/i/Tarih

''Tarih bir meslektir, bir hobi, gevezelik, anekdot ya da asparagas değildir.'' (Pierre Goubert)
    başlık yok! burası bom boş!
  1. 51.
    -3
    Am biti her seye inanmayın kac yasindasiniz 3 mü
    ···
  2. 52.
    +11
    panpalarım okuyan varsa belli etsin kendini
    ···
  3. 53.
    +1
    yannan o fotograf 1930larda bir acilisda
    ···
  4. 54.
    +1
    rezerved sabah okorurum
    ···
  5. 55.
    +18
    Dyatlov Geçidi Vakası (part1)

    Dyatlov Geçidi Vakası, 2 şubat 1959 gecesi Ural dağlarında meydana gelen ve 9 gencecik dağcının ölümü ile sonuçlanan esrarengiz ve bir o kadar da korkutucu bir olaydır. Hollywood filmlerinde sıkça işlenen “Vahşi doğanın göbeğinde bilinmeyen varlıklara karşı mücadele eden gençler” temasının gerçeğe dönüşmüş hali de diyebiliriz bu gizemli olay için.
    Hakkında bugüne kadar birçok kitap, belgesel ve film yayınlanan bu olayın önündeki sır perdesi hala aralanabilmiş değil.

    27 Ocak 1959’da Ural Politeknik Enstitüsü’nden 10 genç dağcı Sovyet Rusya’da Ural Dağları’nın eteklerinde 2 hafta sürecek bir tırmanış gerçekleştirmek için yola koyuldular.

    Vizhay’da başlayacak olan yolculukta, bu genç ekibin başında oldukça tecrübeli bir dağcı olan Igor Dyatlov bulunmaktadır. Aslında ekip üyelerinin hepsi daha önce zor tırmanışları başarıyla gerçekleştiren kişilerdir. Bu nedenle dondurucu soğuk ve tehlikeli rotaları onların gözünü korkutmuyordu. Takımın deneyimden kaynaklanan bir cesareti vardı ve hiç birisi kolay kolay korkuya kapılacak insanlar değillerdi.

    Bu gençlerden Yuri Yudin, henüz yolculuğun başında rahatsızlanarak arkadaşlarından ayrılmak zorunda kaldı. Geri kalan genç dağcılar yollarına devam ettiler.

    Yapılan gezi planına göre grup tırmanışı gerçekleştirip Vizhay’a geri döndükten hemen sonra bağlı oldukları spor klübüne telgraf çekeceklerdi. Kararlaştırılan tarih olan 12 Şubat’ta telgraf gelmeyince kimse merak etmedi. Çünkü bu tür zorlu yolculuklarda gecikmeler her zaman yaşanabilirdi. Fakat sürenin gittikçe uzaması ve dağcılarının ailelerinin yoğun ısrarıyla 20 Şubat 1959’da bir arama kurtarma ekibi oluşturuldu ve bölgeye gönderildi.

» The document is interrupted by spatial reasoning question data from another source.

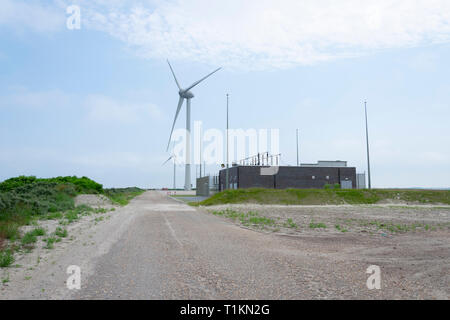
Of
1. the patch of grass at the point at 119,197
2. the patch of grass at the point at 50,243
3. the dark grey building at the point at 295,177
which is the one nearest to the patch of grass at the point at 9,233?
the patch of grass at the point at 50,243

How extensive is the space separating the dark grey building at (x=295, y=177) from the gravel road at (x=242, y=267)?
4070 cm

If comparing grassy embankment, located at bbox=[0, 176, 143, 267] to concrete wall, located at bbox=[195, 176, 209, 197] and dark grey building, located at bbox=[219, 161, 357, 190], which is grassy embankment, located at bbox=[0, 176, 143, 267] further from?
concrete wall, located at bbox=[195, 176, 209, 197]

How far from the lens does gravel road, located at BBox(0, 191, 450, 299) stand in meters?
6.32

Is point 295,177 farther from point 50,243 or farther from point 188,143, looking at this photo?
point 50,243

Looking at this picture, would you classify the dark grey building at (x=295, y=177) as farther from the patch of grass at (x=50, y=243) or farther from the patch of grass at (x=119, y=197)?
the patch of grass at (x=50, y=243)

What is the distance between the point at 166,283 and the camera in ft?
22.4

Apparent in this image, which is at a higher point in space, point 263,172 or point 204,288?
point 263,172

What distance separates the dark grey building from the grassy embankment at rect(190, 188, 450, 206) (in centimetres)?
1374

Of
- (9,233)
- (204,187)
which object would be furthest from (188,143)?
(9,233)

    Polis ve askeri helikopter ve uçaklarının da katıldığı bu kapsamlı arama çalışması 6 gün sonra Kholat-Syakhl dağında sonuç verdi. Fakat arama kurtarma ekibi gördükleri karşısında şoka girmişti.

    Ekip, dağcıların çadırını paramparça olmuş bir halde buldu.
    ···
  6. 56.
    +18
    Dyatlov Geçidi Vakası (part2)

    Ağaçlık alana doğru giden arama ekibi, büyük bir çam ağacının altında sönmüş bir kamp ateşinin etrafında 2 kişinin cesedini buldu. Cesetlerin üzerinde sadece iç çamaşırları vardı. Daha sonra ise ateşle kamp alanının arasında 150şer metre mesafe aralıklarıyla 3 kişinin daha cesetleri bulundu. Bu 3 kişinin kamp alanına geri dönmeye çalıştıkları düşünüldü. Bulunan bu cesetlerde yapılan otopsiler sonucu, hipotermi yani vücut ısısının aşırı düşmesi sonucu dağcıların yaşamlarını kaybetmiş olabileceği söylendi. Geri kalan 4 kişiden ise hala haber alınamamaktaydı.

    Arama kurtarma ekibi 4 Mayıs 1959‘da ikinci şokunu yaşadı.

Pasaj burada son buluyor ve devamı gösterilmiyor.